The remote Indigenous community of Lajamanu was set up in the Northern Territory by the Australian government in 1949. Dozens of people, already displaced from their traditional homes, were moved there from another community about 350 miles away because of overcrowding and water shortages.

Today, Lajamanu has a population of about 800. Like many other remote communities in Australia, it is sustained by a single store that sells everything from food to diapers to washing machines. The store is supplied once a week, sometimes every two weeks, by truck drivers who have to contend with the region’s harsh conditions and treacherous infrastructure.

For the first few months of this year, the only road into Lajamanu was cut off by a combination of record rainfall, storms and flooding. The regular deliveries stopped, and stocks of food, water, medicine and other essentials began to dwindle. The community, said Andrew Johnson, a Warlpiri man and Lajamanu elder, was suffering, particularly from the lack of food.
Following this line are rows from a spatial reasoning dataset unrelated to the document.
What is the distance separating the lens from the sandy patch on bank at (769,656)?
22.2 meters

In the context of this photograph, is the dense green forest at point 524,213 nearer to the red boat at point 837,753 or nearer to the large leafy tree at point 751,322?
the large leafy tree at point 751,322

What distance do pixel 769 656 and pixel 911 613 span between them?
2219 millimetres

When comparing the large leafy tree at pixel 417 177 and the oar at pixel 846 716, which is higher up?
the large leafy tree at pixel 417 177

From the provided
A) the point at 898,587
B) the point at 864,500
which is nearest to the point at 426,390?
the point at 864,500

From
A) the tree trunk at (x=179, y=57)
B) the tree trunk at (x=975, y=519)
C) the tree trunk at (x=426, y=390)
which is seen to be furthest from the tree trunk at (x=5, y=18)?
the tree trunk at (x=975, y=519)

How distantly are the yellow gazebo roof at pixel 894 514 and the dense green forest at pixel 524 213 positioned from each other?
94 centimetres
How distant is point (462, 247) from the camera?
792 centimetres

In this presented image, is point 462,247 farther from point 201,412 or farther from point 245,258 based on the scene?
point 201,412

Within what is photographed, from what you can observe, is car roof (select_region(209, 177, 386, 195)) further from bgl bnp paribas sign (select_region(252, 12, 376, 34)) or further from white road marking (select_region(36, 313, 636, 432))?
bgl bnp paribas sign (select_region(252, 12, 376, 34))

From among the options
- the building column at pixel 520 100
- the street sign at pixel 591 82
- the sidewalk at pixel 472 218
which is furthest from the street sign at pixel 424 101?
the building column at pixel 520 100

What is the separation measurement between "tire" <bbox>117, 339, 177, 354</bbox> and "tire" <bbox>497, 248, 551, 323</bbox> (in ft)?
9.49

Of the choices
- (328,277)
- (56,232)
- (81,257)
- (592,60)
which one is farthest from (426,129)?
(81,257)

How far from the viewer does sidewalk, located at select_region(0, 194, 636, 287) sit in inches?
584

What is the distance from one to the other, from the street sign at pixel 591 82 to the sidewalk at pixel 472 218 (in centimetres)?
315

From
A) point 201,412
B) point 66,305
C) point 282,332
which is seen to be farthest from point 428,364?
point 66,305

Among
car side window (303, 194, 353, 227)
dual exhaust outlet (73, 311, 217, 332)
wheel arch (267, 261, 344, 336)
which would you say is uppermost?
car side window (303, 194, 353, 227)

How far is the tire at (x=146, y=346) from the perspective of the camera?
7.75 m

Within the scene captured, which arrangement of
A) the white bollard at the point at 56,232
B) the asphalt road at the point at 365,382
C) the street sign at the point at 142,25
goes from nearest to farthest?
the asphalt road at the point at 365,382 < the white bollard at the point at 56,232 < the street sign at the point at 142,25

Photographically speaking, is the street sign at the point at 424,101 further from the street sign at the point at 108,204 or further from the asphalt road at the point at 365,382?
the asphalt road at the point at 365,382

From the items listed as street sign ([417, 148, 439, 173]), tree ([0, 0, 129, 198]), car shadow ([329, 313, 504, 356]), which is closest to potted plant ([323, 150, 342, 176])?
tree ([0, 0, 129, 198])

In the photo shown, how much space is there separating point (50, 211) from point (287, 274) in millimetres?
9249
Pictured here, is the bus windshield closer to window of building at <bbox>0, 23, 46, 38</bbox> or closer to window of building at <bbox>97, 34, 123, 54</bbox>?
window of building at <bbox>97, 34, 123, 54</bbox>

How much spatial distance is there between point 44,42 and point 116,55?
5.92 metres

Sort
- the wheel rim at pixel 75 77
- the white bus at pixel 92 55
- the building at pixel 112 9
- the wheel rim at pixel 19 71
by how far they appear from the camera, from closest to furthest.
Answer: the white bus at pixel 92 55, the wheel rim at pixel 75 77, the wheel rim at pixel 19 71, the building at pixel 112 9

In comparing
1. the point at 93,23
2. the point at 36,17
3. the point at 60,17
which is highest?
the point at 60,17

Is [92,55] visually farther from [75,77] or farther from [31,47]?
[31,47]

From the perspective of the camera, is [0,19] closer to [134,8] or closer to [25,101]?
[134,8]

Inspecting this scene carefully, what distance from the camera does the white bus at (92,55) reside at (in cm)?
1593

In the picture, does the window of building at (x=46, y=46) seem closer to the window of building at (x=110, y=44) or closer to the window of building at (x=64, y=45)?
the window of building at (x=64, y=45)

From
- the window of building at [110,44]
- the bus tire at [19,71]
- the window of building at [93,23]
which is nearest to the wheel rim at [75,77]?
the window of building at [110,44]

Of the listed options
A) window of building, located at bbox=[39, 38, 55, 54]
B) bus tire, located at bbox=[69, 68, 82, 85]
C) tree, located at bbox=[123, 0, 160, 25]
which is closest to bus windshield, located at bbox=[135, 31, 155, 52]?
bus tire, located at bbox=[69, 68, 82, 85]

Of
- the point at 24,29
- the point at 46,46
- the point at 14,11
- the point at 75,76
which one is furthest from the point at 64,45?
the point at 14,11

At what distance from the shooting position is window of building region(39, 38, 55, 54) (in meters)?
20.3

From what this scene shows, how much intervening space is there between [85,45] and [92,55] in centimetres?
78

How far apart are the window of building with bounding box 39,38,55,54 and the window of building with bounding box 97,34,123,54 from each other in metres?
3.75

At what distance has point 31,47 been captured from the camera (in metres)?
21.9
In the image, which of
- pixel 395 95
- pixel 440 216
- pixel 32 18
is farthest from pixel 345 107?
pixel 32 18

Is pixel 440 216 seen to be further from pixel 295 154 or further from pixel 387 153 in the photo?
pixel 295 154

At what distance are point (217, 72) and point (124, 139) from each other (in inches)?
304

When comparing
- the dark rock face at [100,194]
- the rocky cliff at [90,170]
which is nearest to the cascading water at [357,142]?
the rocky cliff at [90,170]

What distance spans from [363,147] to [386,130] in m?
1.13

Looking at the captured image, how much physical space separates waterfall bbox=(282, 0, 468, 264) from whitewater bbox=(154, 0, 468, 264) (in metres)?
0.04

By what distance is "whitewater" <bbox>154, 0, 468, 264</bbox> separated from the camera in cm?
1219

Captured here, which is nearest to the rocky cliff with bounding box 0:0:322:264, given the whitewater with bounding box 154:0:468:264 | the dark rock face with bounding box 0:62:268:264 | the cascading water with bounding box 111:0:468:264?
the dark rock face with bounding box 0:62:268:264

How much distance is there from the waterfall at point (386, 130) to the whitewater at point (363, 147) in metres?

“No strength, no energy,” he said.

Under government policy, the store should have been prepared for such an outcome, given the predictability of the annual wet season. As things got worse, residents and suppliers repeatedly appealed to the government of the Northern Territory to declare an emergency.

“The silence was deafening,” said Alastair King, the head of the Arnhem Land Progress Aboriginal Corporation, or A.L.P.A., a nonprofit organization that operates the Lajamanu store and others in remote communities. “They didn’t respond, didn’t tell us what it would take to declare an emergency and didn’t tell us why it was not declared an emergency.”